Text under study
------

Ling and Indiscernibles
In Tao Te Ching, Laozi says:
Literal translation: From Tao there is one; one two; two three; three everything.
It’s a statement hailing from 400 BC on the origin of everything and arguably the most important one in Taoism. Of course, the one, two and three here are not numbers. However, the everything is indeed everything.
Six hundred years later, Ge Hong, a linguist, philosopher, physician and politician, offered his own thoughts on the “everything”:
Literal translation: Mountains, water, grass and trees, or wells, stoves, pools and ponds, they all have their own spirits.
Rather than seeing inanimate objects as just objects, Taoism believes that all things, from a stone on the top of Himalaya to a broom in the corner of your house, have their own energies and spirits (灵, Ling).
The ancient sages would’ve never thought or, honestly, cared that two thousand years later someone would apply that doctrine to a computing-based system, but that’s exactly what Dawn is built for — to host, serve and nurture the Ling of everything. Of course, for now, it’s limited to digital creative content; Dawn for tangible goods will differ subtly on a philosophical level due to the nature of indivisibility, among other things, and a lot on the technical side. Although just the thought itself is exciting and mind-blowing enough, it would be long, if ever, before I get to work on computing tangible goods in the physical world. As a matter of fact, we can even go beyond the product category and achieve far more in the upstream.

------

The data

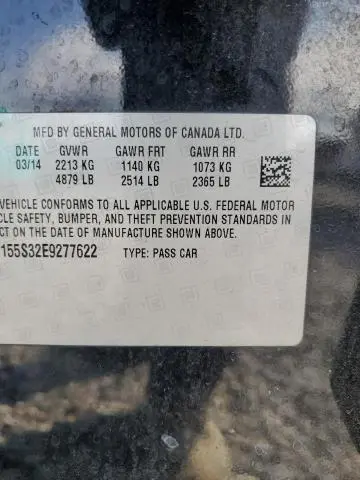 2014 CHEVROLET IMPALA LTZ  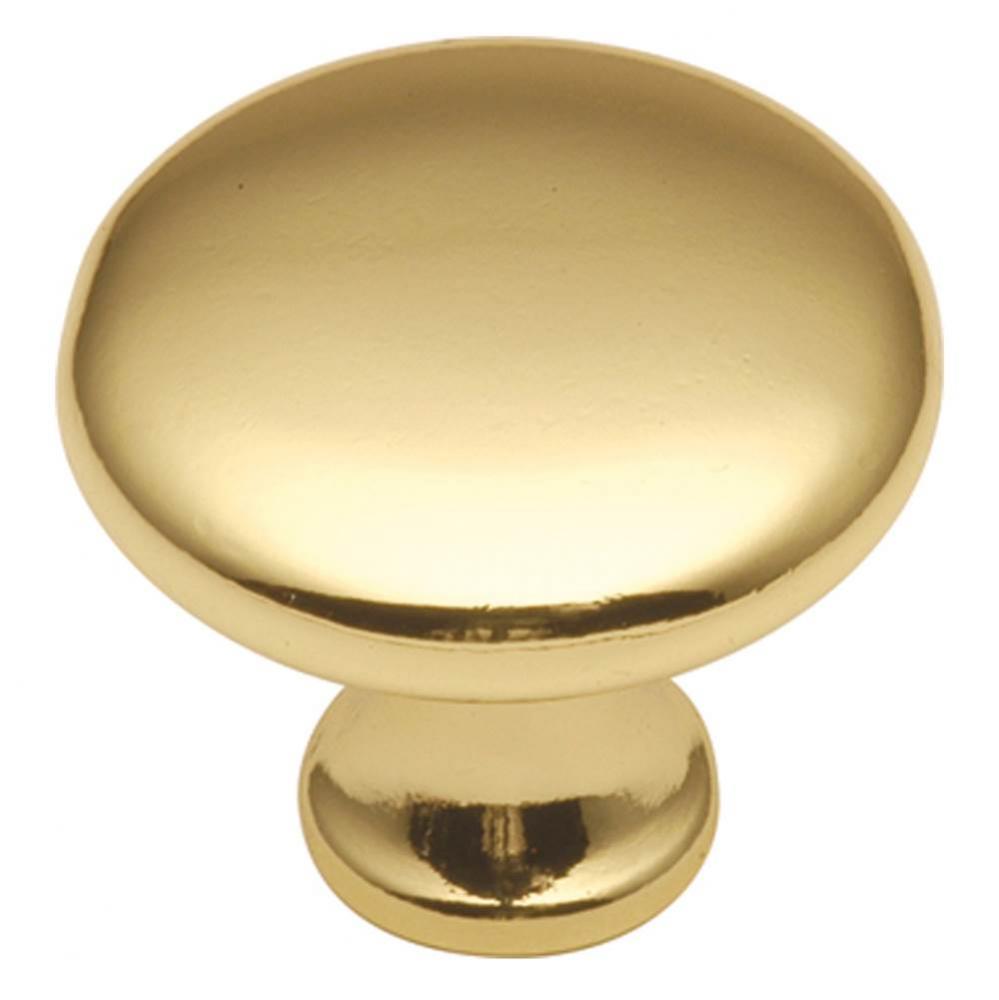 Conquest Collection Knob 1-1/8'' Diameter Polished Brass Finish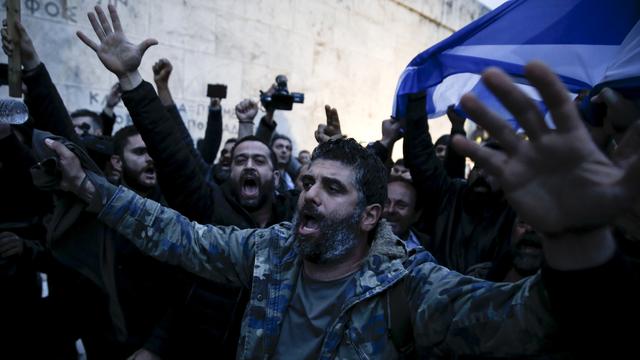 Les paysans grecs avaient déjà manifesté il y a une année, ici le 12 février 2016. [reuters - Alkis Konstantinidis]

------

Action item A
Do these statements agree with the text on Ling? Answer yes or no for each, quoting the deciding words. (i) Ge Hong offered his thoughts on the "everything" six hundred years after Laozi's statement. (ii) In Laozi's statement, the one, two and three are numbers. (iii) For now, Dawn is limited to digital creative content.
Action item B
Repeat the passage of the text on Ling that starts at "Ling and Indiscernibles" and ends at "their own spirits.".
Action item C
What roles does the text on Ling give Ge Hong? List them all.

Output A
(i) Yes: "Six hundred years later, Ge Hong, a linguist, philosopher, physician and politician, offered his own thoughts on the “everything”"
(ii) No: "Of course, the one, two and three here are not numbers."
(iii) Yes: "for now, it’s limited to digital creative content"

Output B
Ling and Indiscernibles
In Tao Te Ching, Laozi says:
Literal translation: From Tao there is one; one two; two three; three everything.
It’s a statement hailing from 400 BC on the origin of everything and arguably the most important one in Taoism. Of course, the one, two and three here are not numbers. However, the everything is indeed everything.
Six hundred years later, Ge Hong, a linguist, philosopher, physician and politician, offered his own thoughts on the “everything”:
Literal translation: Mountains, water, grass and trees, or wells, stoves, pools and ponds, they all have their own spirits.

Output C
linguist, philosopher, physician, politician